They Might Understand It All Too Well
According to Lydia McGrew, college students today have a bizarre reaction to “The Lottery” by Shirley Jackson. (For the benefit of anybody who didn't read the story, it's about an apparently-normal small town in which one person is chose by lot each year to be a human sacrifice.) Instead of reacting with horror, the students defended the townspeople on the grounds that we're not supposed to judge a society.
One possible reason for the change is that the most obvious instance of the unwilling being sacrificed with the approval of the Establishment within memory in the 1970s was a war carried out by a drafted army. The most obvious instance of the unwilling being sacrificed with the approval of the Establishment today is abortion. (In the early 1970s, abortion had been opposed by the Establishment within the memory of college students.) In other words, they took the viewpoint of the sacrificed in the 1970s and the sacrificers today.

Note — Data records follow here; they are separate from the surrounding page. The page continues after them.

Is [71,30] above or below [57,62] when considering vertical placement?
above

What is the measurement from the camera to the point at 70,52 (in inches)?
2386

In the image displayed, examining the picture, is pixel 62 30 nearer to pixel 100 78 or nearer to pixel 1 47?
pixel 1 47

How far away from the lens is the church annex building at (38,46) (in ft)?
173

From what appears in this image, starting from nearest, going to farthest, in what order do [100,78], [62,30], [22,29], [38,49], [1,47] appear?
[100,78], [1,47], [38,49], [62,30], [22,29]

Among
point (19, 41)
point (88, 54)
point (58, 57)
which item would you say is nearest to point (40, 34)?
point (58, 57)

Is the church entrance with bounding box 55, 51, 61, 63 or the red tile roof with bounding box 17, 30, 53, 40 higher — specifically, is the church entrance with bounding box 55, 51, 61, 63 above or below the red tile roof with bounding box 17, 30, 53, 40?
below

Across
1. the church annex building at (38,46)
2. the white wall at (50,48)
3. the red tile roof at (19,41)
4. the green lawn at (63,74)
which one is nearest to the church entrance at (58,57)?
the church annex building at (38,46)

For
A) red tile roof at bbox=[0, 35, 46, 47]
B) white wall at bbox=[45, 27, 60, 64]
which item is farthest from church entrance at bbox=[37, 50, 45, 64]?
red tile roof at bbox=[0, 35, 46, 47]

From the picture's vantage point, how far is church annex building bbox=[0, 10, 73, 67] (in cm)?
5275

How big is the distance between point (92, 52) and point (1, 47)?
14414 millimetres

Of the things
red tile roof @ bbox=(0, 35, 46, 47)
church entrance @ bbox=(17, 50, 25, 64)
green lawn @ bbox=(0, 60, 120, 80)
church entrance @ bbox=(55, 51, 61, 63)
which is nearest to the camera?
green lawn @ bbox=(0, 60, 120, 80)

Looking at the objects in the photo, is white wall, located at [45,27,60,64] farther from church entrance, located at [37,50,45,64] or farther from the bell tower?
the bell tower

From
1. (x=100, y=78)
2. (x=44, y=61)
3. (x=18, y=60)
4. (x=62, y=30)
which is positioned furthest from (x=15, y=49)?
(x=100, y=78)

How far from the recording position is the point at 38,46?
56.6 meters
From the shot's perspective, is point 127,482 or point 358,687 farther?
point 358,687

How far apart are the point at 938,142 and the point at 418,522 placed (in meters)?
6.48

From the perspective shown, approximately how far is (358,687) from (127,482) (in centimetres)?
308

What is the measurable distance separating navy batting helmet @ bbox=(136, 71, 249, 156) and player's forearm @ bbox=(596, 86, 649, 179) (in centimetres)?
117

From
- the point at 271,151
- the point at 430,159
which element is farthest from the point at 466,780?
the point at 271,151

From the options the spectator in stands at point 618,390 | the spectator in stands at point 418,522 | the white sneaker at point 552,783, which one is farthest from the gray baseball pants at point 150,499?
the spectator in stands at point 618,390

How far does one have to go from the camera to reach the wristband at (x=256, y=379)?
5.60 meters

Which reminds me … Many of my fellow wingnuts will look at cultural relativists and figure they are in favor of letting every civilization develop in its own way but will make an exception for Western Civilization. On the contrary, they believe in letting every civilization develop in its own way including Western Civilization … which to them means Roe vs. Wade cannot be criticized.
As for fighting this, one possibility is for a teacher to announce that the teacher comes from a culture where people with those ideas flunk and that, by cultural-relativist principles, a decision to flunk an entire class cannot be criticized. For obvious reasons, this can be done only by tenured professors.
2 Comments:
Today's college students were born during the George H.W. Bush Presidency. They have no personal experience of the draft, and their parents might not, either.
As to Vietnam in general, they know it's that war that Nixon started in order to kill Asians, and both Kennedys were assassinated for trying to end it. Eventually the Woodstock concert brought it to an end and from that day to this peace has reigned in southeast Asia.
I think they're just going for the easy answer, regurgitating what they heard in some other class, not really believing it.